REQUIREMENTS: Copy out the entries starting at the line that contains "Taking the tree" and ending after the line that contains "Result: 51.8 metres", reproducing every line in between without any change.

RECORDS SHOWN:
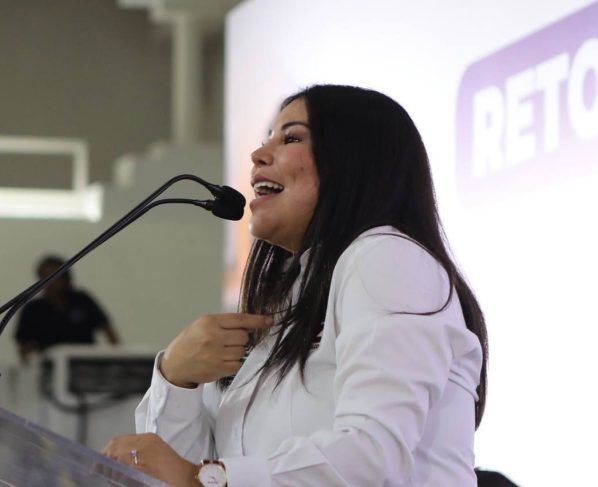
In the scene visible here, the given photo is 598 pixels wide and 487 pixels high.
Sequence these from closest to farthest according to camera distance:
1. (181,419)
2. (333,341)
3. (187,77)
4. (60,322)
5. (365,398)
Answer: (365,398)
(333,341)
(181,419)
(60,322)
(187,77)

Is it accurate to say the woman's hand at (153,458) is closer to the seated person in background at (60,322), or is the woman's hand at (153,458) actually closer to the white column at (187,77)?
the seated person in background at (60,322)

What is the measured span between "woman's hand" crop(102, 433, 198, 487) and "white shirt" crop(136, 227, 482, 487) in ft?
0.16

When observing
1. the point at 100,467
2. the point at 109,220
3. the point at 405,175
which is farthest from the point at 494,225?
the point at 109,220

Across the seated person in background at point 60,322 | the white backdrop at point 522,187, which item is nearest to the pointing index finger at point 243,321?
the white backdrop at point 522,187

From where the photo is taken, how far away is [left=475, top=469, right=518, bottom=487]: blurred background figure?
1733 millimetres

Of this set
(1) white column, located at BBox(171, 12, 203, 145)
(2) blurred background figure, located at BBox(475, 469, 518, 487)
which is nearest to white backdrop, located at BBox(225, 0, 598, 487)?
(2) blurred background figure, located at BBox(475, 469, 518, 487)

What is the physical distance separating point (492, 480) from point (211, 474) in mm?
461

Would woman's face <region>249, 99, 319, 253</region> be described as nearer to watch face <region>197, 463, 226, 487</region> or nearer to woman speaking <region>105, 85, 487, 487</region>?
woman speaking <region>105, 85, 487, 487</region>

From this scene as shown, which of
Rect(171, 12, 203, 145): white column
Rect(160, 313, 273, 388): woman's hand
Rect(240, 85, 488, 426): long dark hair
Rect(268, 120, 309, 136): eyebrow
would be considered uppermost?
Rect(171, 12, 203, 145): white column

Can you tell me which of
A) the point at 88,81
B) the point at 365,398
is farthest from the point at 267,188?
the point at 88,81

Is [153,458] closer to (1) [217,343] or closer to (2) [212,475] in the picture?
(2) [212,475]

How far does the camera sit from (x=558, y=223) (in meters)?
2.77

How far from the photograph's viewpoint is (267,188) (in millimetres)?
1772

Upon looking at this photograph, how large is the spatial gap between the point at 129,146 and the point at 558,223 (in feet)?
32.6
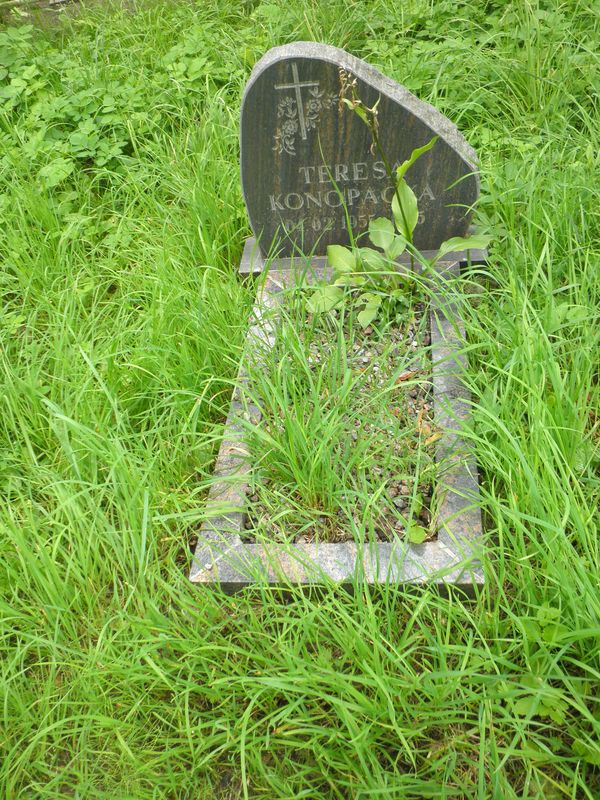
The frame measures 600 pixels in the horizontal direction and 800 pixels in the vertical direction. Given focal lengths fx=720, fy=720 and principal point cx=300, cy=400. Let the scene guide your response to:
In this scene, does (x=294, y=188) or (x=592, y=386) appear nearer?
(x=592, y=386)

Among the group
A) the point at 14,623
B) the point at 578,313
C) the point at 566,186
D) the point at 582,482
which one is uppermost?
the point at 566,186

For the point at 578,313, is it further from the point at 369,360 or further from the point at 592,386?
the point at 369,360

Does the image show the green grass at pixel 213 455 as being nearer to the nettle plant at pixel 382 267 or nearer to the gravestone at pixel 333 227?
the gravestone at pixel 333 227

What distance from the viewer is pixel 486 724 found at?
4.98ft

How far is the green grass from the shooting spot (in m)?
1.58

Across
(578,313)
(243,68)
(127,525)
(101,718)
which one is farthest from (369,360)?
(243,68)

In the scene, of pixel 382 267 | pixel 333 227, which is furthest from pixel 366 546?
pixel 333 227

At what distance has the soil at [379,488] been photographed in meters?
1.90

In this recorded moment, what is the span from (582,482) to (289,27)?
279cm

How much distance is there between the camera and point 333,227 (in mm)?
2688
* * *
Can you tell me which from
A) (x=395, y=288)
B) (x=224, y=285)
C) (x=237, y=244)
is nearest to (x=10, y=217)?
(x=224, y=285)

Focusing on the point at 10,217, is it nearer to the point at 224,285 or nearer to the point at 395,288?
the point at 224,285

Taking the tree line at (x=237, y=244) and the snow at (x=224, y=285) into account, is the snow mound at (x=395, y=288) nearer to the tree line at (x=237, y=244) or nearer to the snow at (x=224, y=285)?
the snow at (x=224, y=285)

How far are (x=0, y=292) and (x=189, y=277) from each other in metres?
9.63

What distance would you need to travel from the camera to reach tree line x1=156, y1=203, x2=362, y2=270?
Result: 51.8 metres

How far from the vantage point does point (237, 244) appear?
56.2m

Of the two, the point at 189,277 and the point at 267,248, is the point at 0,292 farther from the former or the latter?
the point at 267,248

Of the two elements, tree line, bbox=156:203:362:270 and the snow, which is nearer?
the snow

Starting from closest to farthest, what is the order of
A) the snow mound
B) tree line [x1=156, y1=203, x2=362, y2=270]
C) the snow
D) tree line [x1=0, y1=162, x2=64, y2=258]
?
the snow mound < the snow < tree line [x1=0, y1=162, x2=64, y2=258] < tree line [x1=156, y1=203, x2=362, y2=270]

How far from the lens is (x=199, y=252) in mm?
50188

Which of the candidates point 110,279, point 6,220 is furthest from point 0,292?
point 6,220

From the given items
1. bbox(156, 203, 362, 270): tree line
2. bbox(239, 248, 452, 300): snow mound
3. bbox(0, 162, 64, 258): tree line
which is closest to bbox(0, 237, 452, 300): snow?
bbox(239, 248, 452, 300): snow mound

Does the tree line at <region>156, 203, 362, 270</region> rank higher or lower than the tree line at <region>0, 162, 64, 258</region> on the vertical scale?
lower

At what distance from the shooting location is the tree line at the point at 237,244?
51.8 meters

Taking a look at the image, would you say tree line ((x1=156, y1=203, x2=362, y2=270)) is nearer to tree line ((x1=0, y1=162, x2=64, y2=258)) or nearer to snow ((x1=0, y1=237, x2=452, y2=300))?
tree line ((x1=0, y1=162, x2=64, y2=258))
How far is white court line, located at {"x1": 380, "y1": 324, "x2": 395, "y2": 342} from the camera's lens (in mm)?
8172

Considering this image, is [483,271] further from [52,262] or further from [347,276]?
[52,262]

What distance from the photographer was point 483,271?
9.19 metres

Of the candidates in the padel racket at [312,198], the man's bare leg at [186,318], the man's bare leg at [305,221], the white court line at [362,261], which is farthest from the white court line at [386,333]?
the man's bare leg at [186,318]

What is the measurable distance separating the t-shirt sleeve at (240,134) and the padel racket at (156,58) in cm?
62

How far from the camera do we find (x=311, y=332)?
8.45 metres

WRITTEN ANSWER:
Taking the tree line at (x=237, y=244) and the snow at (x=224, y=285) into account, is the snow mound at (x=395, y=288) nearer to the tree line at (x=237, y=244) or nearer to the snow at (x=224, y=285)?
the snow at (x=224, y=285)

How far are (x=0, y=292) and (x=189, y=277) from each other in metres?
9.63

What distance would you need to travel from the camera to reach tree line x1=156, y1=203, x2=362, y2=270?
Result: 51.8 metres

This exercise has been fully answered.